Mel O’Callaghan, pour qui les notions de liminalité et de performance formalisées par Victor Turner dans le domaine de l’anthropologie constituent un fondement essentiel, s’intéresse notamment à la portée de l’extase en tant qu’expérience esthétique. Dans la continuité de sa récente exposition au Palais de Tokyo, elle développe ici le déplacement, dans le champ de l’art, des recherches de l’anthropologue et linguiste Felicitas D. Goodman sur la transe extatique et les méthodes visant à la provoquer de manière naturelle.
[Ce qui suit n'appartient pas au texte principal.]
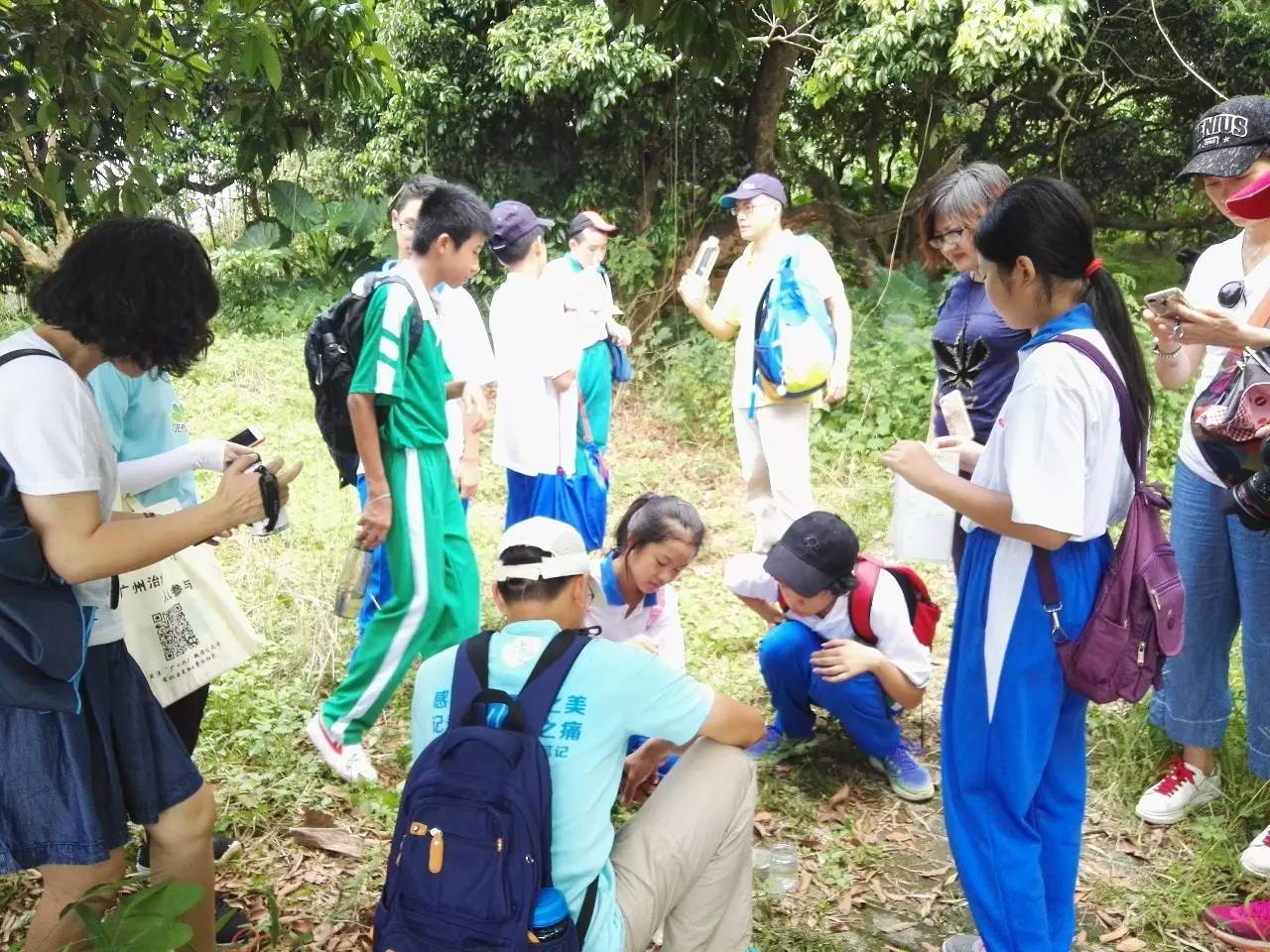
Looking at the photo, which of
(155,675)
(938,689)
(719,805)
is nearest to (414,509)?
(155,675)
C’est en ce sens qu’elle a imaginé, en dialogue avec une ancienne collaboratrice de Goodman, Sabine Rittner, une performance mettant en jeu une méthode de respiration accélérée apte à faire vivre un état qualifié d’extatique à la personne qui la pratique. Reposant pour partie sur les effets provoqués par l’hyperventilation et la posture physique, tête renversée au ciel, le transport intérieur est régulé par des sonorités répétitives. Cette mise au travail du corps, en tant que véhicule de l’expérience extatique, s’inscrit en résonnance avec les enceintes de verre, au sein desquelles le performeur prend successivement place. À l’instar de l’expérience intérieure telle que définit par Georges Bataille, qui culmine dans la fusion du sujet et de l’objet, l’artiste aspire ainsi à un dévoilement de l’être par le franchissement des limites. Et si, comme Bataille l’écrit, « sans aucun doute tout objet d’extase est créé par l’art4 », il précise aussi que « l’expérience demeurerait inaccessible si nous ne savions dramatiser en nous forçant5 ». C’est cette dramatisation forcée que l’activation performative de Respire, respire convoque, en ouvrant au vertige d’une chute purement intérieure.
In : Artpress 2, La traversée des Inquiétudes, 3. Vertiges. Une exposition librement adaptée de la pensée de Georges Bataille, commissaire : Léa Bismuth. Num. 458, sept. 2018.
1 « Le château et le parc de Pacifico Chiriboga », Ecuador, Gallimard, (1929) 1968, p. 45
2 « En respirant », La nuit remue, Gallimard, (1935) 2004, p. 31
3 Sabine Rittner est chercheuse associée à l’Institut de Psychologie Médicale de l’Hôpital Universitaire de Heidelberg.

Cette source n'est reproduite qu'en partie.